Oliver had released first version of sanskritocr for free and new version
is commercial with demo, sold by indsenz. I assume newer one may be better,
it also allows for training for particular fonts.

- sent from my phone. excuse the brevity.

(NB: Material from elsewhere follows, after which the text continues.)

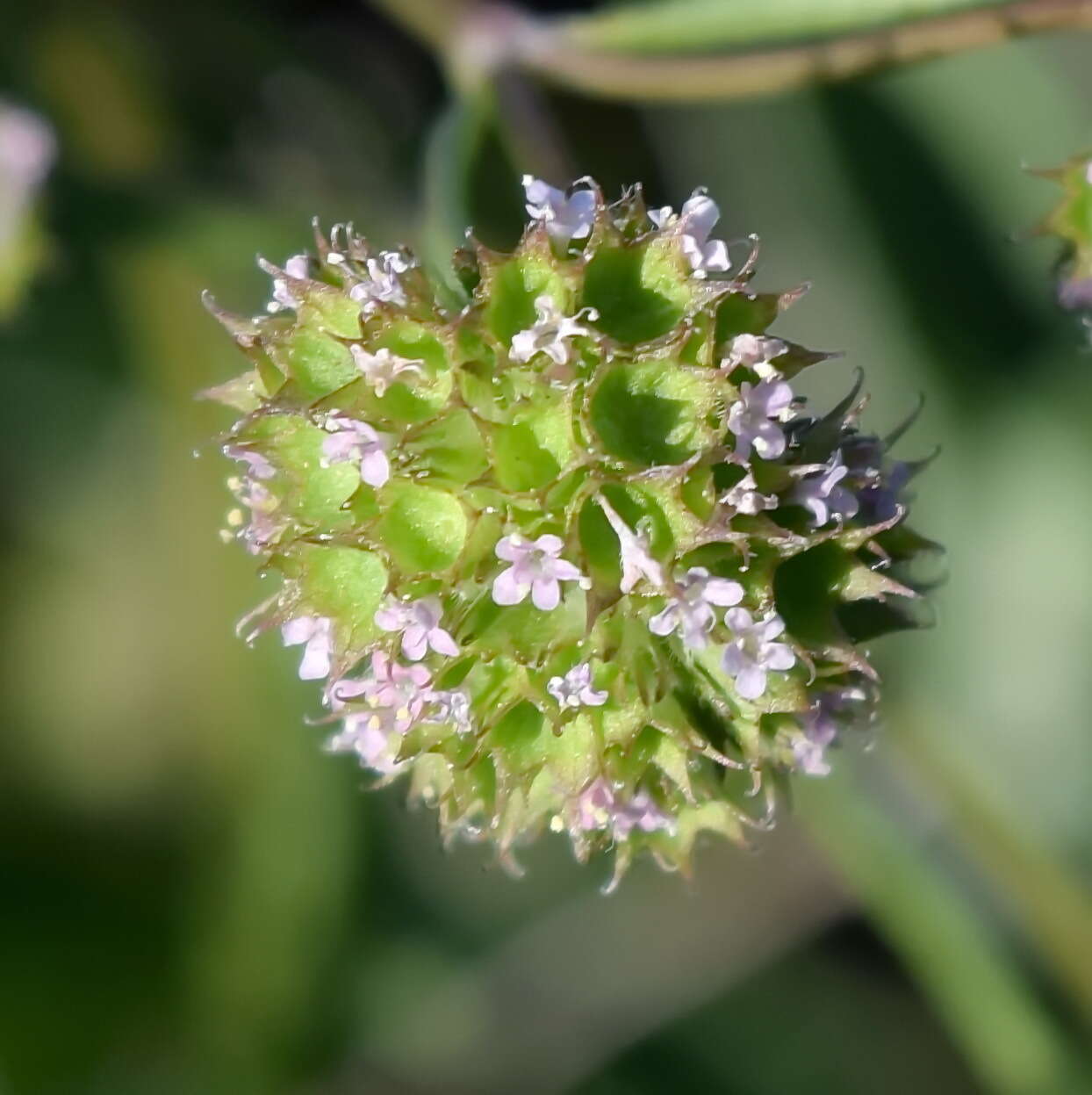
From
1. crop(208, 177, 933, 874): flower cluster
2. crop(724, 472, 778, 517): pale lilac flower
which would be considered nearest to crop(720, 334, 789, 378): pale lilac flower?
crop(208, 177, 933, 874): flower cluster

On 30-Jun-2016 4:25 pm, "rohit saluja" <[email protected]> wrote:

> Hi
>
> I just ocred 30 pages of a sanskrit book on Sanskrit OCR. I got WER of 54%
> and CER of 24 %.
> Whereas I get WER of 20 % on Indsenz and CER Of 8 %. Have you tried
> comparing Indsenz with Sanskrit OCR. Which one is better where?
>
> On Tuesday, 21 June 2016 12:36:23 UTC+5:30, rohit saluja wrote:
>>
>> Hey thanks a lot. Your replies are really helpful.
>>
>> Rohit
>>
>> On Saturday, 18 June 2016 23:41:13 UTC+5:30, shree wrote:
>>>
>>> I do not know about the training process for cube, it is not documented.
>>>
>>> I have uploaded the box/tif pairs generated by text2image under windows
>>> for sanskrit - there are two versions  s21 and s95 - using different fonts
>>> and exposure levels. Please see
>>> https://github.com/Shreeshrii/imagessan/tree/master/trainingdata-s21
>>> https://github.com/Shreeshrii/imagessan/tree/master/trainingdata-s95
>>>
>>> In s21, each font is used for 3 different exposure levels , -1, 0 and 1.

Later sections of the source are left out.